Ollama and ComfyUI: Productivity and Multimedia


AI CPU

For speech-to-text, whisper.cpp is recommended, followed by Sherpa-ONNX.

For voice assistants with real-time text streaming, sherpa-onnx (new) is recommended over Vosk (old).

For local large language models, llama.cpp is the top choice, followed by Ollama, and then llama-cpp-python.

For TTS (text-to-speech), Piper TTS is recommended.

For OCR, PaddleOCR is recommended.

Other general recommendations include OpenCV, YOLO, and FFmpeg.

AI Ecosystem

Among development boards, Raspberry Pi has relatively high visibility. This is not because it is cheap, but because it has an excellent ecosystem; new projects are usually compatible with Raspberry Pi first, or exclusively.

The first project I learned about was openclaw, which was quite popular a while ago, but it was quickly replaced by newer products and is not very hot right now. It wasn’t long-lasting or unique enough.

Currently, I work a lot with images, text, audio, and video. I prefer GUI methods and tend to dislike node-based workflows like ComfyUI—it’s neither a complete GUI nor a pure API. However, eight or nine out of ten projects I encounter use the ComfyUI format. This proves its ecosystem is incredibly powerful—powerful enough that people create dedicated courses and sell services around it.

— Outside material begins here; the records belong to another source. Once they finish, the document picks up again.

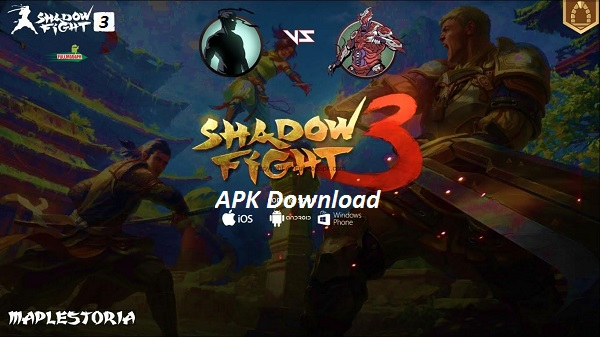 Shadow Fight 3 Hack Mod Android Apk Download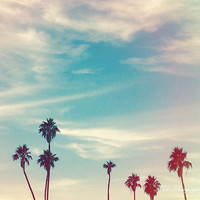 Los Angeles Palm Trees Light Leak Blue Clouds California Summer Wall Art iphone pink West Coast Living Beach Photography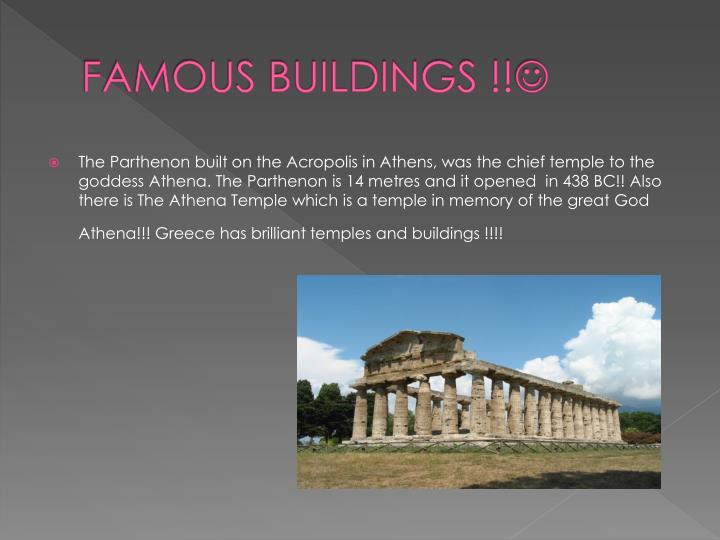FAMOUS BUILDINGS !!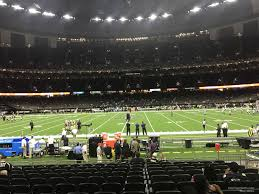 Superdome Seating Chart With Row Numbers Superdome Section 115 New Orleans Saints Rateyourseats Com
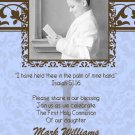 Damask Old Blue & Brown Photo Communion Invitations & Confirmation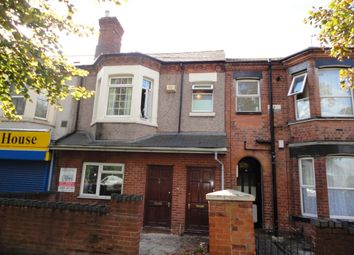 Thumbnail 3 bed flat to rent in Binley Road, Stoke, Coventry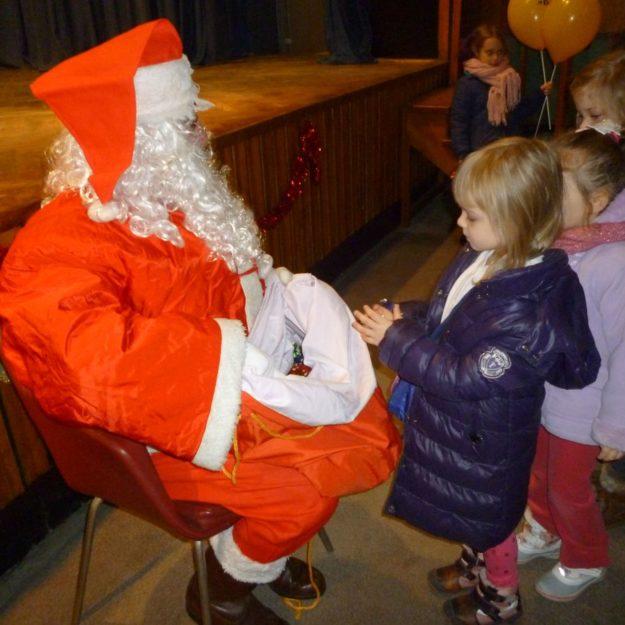 2016-12-10: Mikołaj w MDK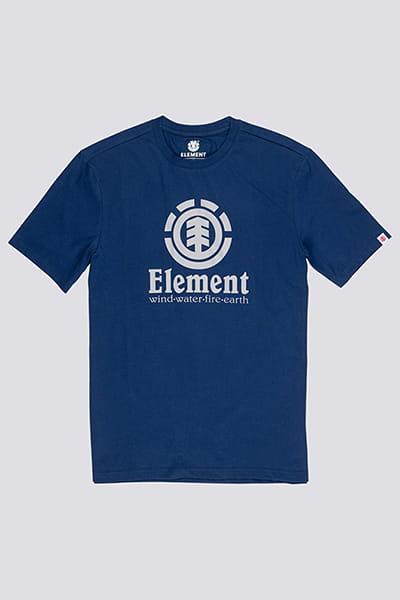 Футболка Element Vertical Blue Depths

Next, for local productivity and LLMs, I learned about Ollama. It is CPU-friendly, offers a wide variety of models, and supports APIs, making it the underlying foundation for other software. Although I use LM Studio, it is merely an easy-to-use GUI tool; the real ecosystem relies on Ollama, which allows you to customize many functions to fulfill specific, unique needs.

Others like n8n for automation have a decent ecosystem but are relatively niche and not where my current interests lie, so I will just log it here for now.

AI Starter Kit

I currently create starter kits in three different forms:

  1. Windows Portable Python Environment: Third-party libraries and corresponding models are pre-downloaded. Users only need to click the start file to launch it, making it completely offline and usable. This is split into CPU and GPU versions; the GPU version currently only adapts to the RTX 3060, with support for other graphics cards to be determined.

  2. ComfyUI Workflows: Ready-made JSON node workflows that I can simply reference and reuse. Most of the time, I take workflows optimized by others and resolve plugin and compatibility issues.

  3. Docker Containers: Built as a last resort when the top two methods fail to meet requirements. Docker offers the best compatibility; on Windows, its backend is WSL2 (which is Linux). Many AI features are exclusively supported on Linux.

Tips

In the current AI landscape, Video is the heaviest and most widely used scenario, such as AI short dramas, AI short videos, and virtual digital humans.

Next are Local LLMs, such as the Qwen series, which are mainly used in privacy-sensitive organizations like hospitals, law firms, and certain tech companies.

Lightweight AI focuses on text, voice, and images, such as OCR, e-commerce product photos, subtitles, and real-time meeting text streams.

Currently, my hardware configuration has lower VRAM. My primary demand scenario is generating illustrations for blog posts. However, since Gemini’s free tier quota and generation results are quite good, I will prioritize using cloud-based free APIs, while gradually optimizing and testing local alternatives to keep as a backup just in case.